Atmosferdeki global sıcaklıkların 4 derece artması bekleniyor
Atmosferdeki dinamik etkenler de ozonun azalmasını etkileyebiliyor. Bu sebeple beklenene göre 2100 yılına kadar troposferde yani atmosferdeki global sıcaklıklarda artış olabilir. Dr. Demirhan bu artışın en kötü senaryoya göre 4 derece kadar olabileceğini vurguluyor.
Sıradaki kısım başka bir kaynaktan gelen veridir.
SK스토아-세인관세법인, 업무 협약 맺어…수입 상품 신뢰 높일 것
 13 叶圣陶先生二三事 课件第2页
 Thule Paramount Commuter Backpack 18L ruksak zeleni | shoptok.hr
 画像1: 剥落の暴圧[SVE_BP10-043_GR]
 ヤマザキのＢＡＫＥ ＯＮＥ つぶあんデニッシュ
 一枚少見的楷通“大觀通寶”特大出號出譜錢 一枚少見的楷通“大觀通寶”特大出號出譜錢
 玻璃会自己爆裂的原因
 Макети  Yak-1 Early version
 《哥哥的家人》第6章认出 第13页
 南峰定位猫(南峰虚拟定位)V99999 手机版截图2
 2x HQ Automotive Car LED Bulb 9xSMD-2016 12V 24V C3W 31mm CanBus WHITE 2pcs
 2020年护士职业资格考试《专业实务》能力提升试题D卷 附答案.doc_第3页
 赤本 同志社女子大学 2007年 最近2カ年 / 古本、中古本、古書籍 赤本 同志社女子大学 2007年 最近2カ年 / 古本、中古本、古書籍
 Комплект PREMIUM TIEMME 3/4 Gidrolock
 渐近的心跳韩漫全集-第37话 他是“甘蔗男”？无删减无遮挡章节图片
“Eğer yer seviyesine yakın olan atmosfer tabakasında sıcaklık bu kadar artarsa, yukarı seviyede yani stratosfer seviyesinde, ozonun olduğu seviyede sıcaklıklar düşer. Ve bu da oradaki stratosferik çevrimin daha da güçlenmesine sebebiyet verebilir. Ki böyle de bekleniyor. Bu da yüzde 1 ile yüzde 2 oranında ozonda azalmayı getirebilir.”
Ozon tabakasındaki iyileşmenin çok az bir iyileşme olduğunu yineleyen Dr. Demirhan, “Kuzey ve güney yarım kürelerde iyileşme oranı, 2000 ile 2020 yılları arasında yüzde 1.5 ila yüzde 2.2 arasında gerçekleşmiş” dedi.